Er gehört zu den bekanntesten Verbrechern der vergangenen Jahrzehnte: Räuber Ronnie Biggs. 46 Jahre nach seinem Postzugraub könnte er nun wieder freikommen – er ist schwer krank.

London - Einst war er der meistgesuchte Verbrecher Großbritanniens und eine lebende Ganoven-Legende. Heute ist der Postzugräuber Ronnie Biggs ein alter Mann mit eingefallenem Gesicht, kahlem Kopf und gezeichnet von mehreren Schlaganfällen. Und noch immer sitzt der 79-Jährige im Gefängnis, für eine Tat von 1963, die als der „Große Postzugraub“ in die Geschichte einging.

Biggs war seither die meiste Zeit auf der Flucht. 2001 stellte er sich dann, schon schwer krank, den Behörden in England. Und bislang verhallten alle Rufe nach Begnadigung ungehört. Nun hofft Biggs auf den Segen eines Ausschusses, der am kommenden Donnerstag seine Haftaussetzung berät. Und die Zeichen stehen gut.

....................

Aufgabe 1
Kannst du den Text über den Postzugräuber Ronnie Biggs vollständig und unverändert abdrucken?

....................

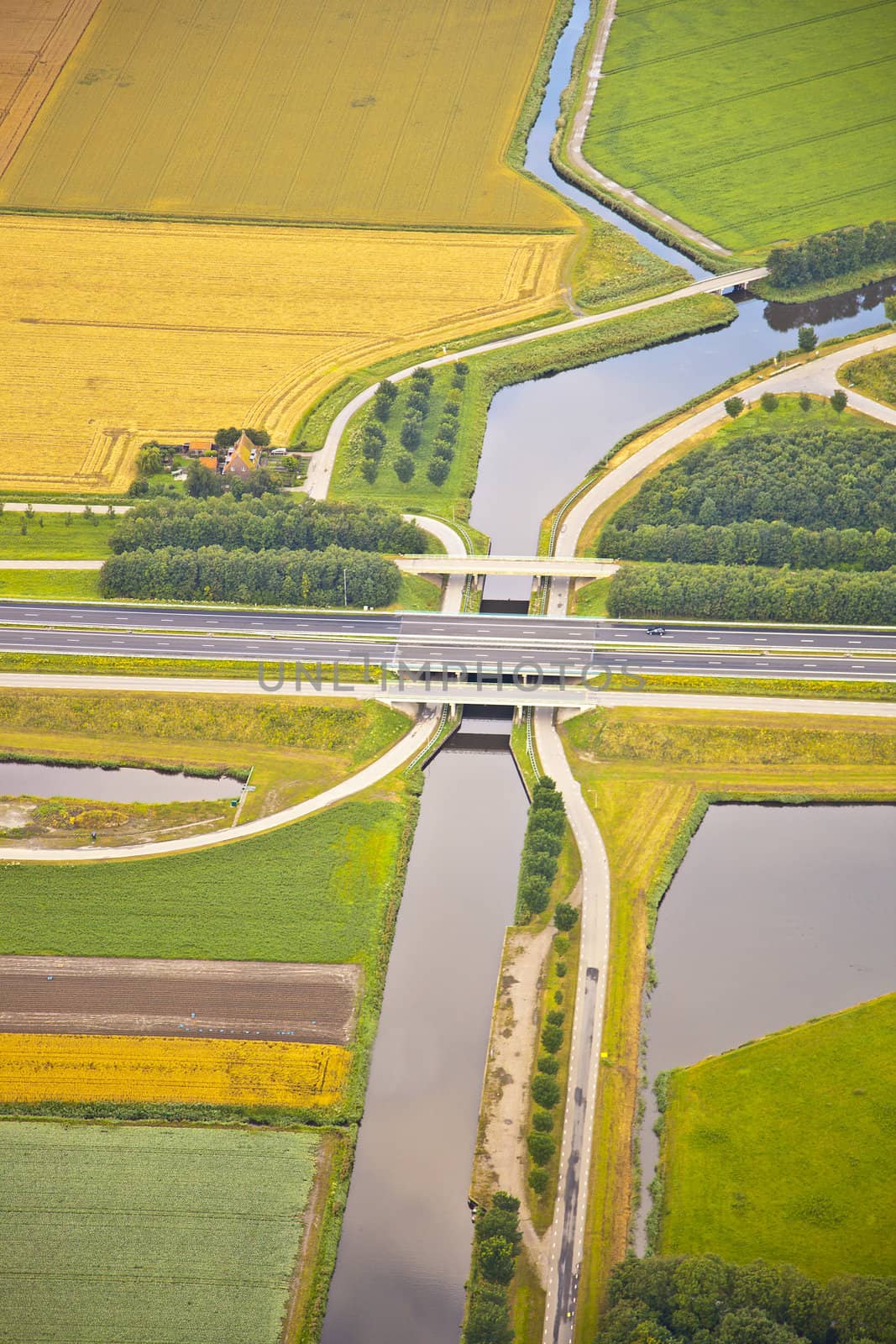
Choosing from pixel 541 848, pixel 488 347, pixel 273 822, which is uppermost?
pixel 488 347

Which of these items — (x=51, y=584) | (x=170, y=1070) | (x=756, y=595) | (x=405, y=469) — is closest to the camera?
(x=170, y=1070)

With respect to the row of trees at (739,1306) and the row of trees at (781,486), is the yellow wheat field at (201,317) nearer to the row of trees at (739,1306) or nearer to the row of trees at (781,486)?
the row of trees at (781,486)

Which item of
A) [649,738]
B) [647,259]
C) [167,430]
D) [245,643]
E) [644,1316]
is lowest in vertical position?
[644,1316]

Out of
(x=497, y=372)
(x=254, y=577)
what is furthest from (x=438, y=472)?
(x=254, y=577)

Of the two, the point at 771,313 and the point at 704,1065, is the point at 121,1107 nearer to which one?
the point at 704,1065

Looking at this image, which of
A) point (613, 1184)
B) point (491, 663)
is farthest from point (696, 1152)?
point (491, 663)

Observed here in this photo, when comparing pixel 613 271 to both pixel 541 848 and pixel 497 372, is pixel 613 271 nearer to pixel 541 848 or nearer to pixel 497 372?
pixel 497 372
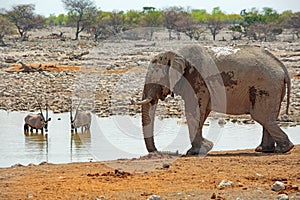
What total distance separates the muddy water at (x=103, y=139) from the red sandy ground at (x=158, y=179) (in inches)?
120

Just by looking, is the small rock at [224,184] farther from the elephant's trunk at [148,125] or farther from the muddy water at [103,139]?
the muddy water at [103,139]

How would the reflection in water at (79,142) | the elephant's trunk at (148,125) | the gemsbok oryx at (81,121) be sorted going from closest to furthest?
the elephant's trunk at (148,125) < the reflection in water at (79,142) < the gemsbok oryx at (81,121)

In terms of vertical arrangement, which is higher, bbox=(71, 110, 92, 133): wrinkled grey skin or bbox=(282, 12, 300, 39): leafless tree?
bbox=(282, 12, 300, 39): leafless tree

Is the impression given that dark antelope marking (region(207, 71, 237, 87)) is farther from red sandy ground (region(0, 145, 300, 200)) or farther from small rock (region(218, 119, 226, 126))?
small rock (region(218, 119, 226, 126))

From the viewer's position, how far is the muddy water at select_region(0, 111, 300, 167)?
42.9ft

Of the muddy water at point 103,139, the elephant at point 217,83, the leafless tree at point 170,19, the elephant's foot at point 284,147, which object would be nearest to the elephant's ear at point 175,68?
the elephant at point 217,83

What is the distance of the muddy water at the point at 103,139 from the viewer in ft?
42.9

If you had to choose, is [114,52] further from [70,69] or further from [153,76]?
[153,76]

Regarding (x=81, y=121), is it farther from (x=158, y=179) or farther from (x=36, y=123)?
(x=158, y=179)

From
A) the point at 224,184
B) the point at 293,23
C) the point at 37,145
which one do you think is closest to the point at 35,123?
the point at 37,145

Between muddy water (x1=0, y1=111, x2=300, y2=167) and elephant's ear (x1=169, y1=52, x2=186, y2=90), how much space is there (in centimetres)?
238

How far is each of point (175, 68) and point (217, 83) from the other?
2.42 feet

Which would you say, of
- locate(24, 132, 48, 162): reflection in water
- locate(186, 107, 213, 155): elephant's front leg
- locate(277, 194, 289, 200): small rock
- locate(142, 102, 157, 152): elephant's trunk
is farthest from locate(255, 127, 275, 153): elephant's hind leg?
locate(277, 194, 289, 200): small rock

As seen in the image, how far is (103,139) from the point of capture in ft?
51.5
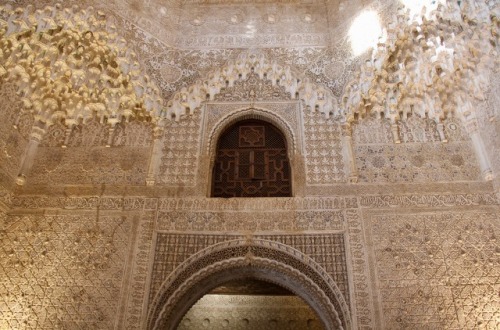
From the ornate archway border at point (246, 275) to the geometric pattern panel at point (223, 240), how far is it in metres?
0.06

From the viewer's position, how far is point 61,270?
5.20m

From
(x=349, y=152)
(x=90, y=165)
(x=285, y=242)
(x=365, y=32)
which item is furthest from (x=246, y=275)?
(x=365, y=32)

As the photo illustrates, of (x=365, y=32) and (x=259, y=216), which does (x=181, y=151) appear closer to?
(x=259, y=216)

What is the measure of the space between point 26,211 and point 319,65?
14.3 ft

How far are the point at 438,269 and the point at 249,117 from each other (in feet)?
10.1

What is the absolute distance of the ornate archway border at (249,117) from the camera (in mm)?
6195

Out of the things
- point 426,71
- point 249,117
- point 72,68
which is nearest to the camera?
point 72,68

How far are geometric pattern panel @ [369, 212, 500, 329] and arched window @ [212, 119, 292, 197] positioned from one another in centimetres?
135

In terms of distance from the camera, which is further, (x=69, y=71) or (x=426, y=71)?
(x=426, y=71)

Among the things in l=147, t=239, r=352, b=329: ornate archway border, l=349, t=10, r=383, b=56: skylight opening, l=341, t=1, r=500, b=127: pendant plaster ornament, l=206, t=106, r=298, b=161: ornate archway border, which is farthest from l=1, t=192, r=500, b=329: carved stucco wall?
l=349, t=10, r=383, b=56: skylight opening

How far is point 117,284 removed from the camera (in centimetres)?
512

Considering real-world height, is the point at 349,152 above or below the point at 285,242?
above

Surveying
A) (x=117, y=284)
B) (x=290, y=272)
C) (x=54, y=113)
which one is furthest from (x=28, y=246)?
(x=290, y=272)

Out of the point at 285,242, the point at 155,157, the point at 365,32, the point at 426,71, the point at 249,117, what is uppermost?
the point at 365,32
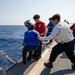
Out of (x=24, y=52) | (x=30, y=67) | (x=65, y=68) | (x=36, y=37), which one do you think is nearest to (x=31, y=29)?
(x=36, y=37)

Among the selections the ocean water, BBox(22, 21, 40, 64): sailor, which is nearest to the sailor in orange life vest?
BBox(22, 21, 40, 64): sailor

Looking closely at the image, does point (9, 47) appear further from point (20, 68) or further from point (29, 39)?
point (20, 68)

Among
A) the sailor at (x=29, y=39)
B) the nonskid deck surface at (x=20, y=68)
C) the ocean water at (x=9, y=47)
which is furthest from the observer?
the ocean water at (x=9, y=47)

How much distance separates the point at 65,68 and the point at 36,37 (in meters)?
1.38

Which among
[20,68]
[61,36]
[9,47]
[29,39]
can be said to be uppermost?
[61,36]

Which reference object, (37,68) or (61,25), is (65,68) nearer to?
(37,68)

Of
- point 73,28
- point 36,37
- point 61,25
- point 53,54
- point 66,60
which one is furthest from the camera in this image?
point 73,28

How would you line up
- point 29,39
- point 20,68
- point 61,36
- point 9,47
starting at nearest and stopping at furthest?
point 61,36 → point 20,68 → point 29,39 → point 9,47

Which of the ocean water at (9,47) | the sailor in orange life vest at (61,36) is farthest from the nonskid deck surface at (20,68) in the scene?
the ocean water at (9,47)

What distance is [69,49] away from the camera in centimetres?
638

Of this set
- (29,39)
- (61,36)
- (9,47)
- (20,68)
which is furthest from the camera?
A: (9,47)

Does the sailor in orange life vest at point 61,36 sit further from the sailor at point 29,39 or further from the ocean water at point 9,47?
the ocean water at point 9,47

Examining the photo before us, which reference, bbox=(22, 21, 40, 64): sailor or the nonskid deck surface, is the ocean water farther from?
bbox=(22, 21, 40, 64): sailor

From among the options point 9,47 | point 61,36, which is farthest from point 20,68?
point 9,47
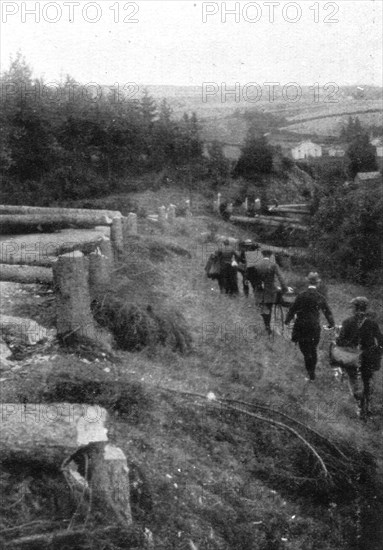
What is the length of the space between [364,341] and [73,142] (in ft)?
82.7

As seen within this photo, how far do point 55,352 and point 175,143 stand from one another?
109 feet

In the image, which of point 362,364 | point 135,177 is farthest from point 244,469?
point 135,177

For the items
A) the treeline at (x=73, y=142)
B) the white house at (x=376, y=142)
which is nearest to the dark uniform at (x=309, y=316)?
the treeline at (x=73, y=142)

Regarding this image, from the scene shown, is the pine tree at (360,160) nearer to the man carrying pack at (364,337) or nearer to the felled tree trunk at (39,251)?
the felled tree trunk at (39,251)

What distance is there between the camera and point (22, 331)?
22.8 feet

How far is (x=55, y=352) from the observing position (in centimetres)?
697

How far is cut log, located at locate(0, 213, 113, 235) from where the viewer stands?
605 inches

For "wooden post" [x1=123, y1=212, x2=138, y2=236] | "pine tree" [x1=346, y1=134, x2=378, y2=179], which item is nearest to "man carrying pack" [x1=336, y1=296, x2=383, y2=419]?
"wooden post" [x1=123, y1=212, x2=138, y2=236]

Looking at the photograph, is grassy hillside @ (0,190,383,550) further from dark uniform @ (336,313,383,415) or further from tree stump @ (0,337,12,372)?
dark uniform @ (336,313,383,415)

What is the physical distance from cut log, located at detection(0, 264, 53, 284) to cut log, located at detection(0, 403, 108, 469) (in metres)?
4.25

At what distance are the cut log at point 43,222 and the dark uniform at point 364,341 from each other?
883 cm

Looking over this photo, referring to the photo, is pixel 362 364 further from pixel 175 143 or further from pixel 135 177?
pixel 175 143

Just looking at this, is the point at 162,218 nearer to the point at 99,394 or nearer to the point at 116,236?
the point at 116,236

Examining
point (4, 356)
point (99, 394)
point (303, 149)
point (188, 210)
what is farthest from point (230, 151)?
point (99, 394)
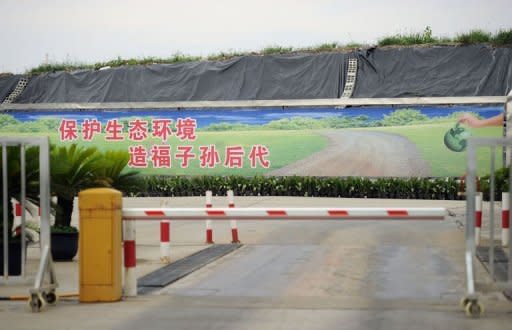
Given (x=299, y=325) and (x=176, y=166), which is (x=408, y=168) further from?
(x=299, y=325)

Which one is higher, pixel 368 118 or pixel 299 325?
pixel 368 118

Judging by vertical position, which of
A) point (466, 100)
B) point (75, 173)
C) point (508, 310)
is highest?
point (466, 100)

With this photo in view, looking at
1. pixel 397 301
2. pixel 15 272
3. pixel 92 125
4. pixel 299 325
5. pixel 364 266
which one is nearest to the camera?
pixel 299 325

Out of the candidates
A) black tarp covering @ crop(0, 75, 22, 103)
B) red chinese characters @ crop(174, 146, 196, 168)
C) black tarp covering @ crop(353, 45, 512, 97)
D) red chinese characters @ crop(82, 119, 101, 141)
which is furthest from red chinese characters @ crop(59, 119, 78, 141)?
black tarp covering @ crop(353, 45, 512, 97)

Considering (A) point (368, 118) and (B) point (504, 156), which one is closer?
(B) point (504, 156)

....................

Aufgabe 2
Kannst du aus den Datensätzen den Abschnitt von der Zeile mit „Which of these“ bis einschließlich der Zeile mit „the elephant's trunk at (148,125) <“ unverändert ausgeben und dabei die Bilder weglassen?

Fertige Antwort 1
Er gehört zu den bekanntesten Verbrechern der vergangenen Jahrzehnte: Räuber Ronnie Biggs. 46 Jahre nach seinem Postzugraub könnte er nun wieder freikommen – er ist schwer krank.

London - Einst war er der meistgesuchte Verbrecher Großbritanniens und eine lebende Ganoven-Legende. Heute ist der Postzugräuber Ronnie Biggs ein alter Mann mit eingefallenem Gesicht, kahlem Kopf und gezeichnet von mehreren Schlaganfällen. Und noch immer sitzt der 79-Jährige im Gefängnis, für eine Tat von 1963, die als der „Große Postzugraub“ in die Geschichte einging.

Biggs war seither die meiste Zeit auf der Flucht. 2001 stellte er sich dann, schon schwer krank, den Behörden in England. Und bislang verhallten alle Rufe nach Begnadigung ungehört. Nun hofft Biggs auf den Segen eines Ausschusses, der am kommenden Donnerstag seine Haftaussetzung berät. Und die Zeichen stehen gut.

Fertige Antwort 2
Which of these items — (x=51, y=584) | (x=170, y=1070) | (x=756, y=595) | (x=405, y=469) — is closest to the camera?
(x=170, y=1070)

With respect to the row of trees at (739,1306) and the row of trees at (781,486), is the yellow wheat field at (201,317) nearer to the row of trees at (739,1306) or nearer to the row of trees at (781,486)?
the row of trees at (781,486)

Which item of
A) [649,738]
B) [647,259]
C) [167,430]
D) [245,643]
E) [644,1316]
is lowest in vertical position?
[644,1316]

Out of
(x=497, y=372)
(x=254, y=577)
what is furthest from (x=438, y=472)?
(x=254, y=577)

Of the two, the point at 771,313 and the point at 704,1065, is the point at 121,1107 nearer to which one?
the point at 704,1065

Looking at this image, which of
A) point (613, 1184)
B) point (491, 663)
is farthest from point (696, 1152)?
point (491, 663)

Observed here in this photo, when comparing pixel 613 271 to both pixel 541 848 and pixel 497 372, is pixel 613 271 nearer to pixel 541 848 or nearer to pixel 497 372?
pixel 497 372
What total distance separates the muddy water at (x=103, y=139) from the red sandy ground at (x=158, y=179) (in inches)?
120

Just by looking, is the small rock at [224,184] farther from the elephant's trunk at [148,125] or farther from the muddy water at [103,139]?
the muddy water at [103,139]

How would the reflection in water at (79,142) | the elephant's trunk at (148,125) | the gemsbok oryx at (81,121) be sorted going from closest to furthest?
the elephant's trunk at (148,125) < the reflection in water at (79,142) < the gemsbok oryx at (81,121)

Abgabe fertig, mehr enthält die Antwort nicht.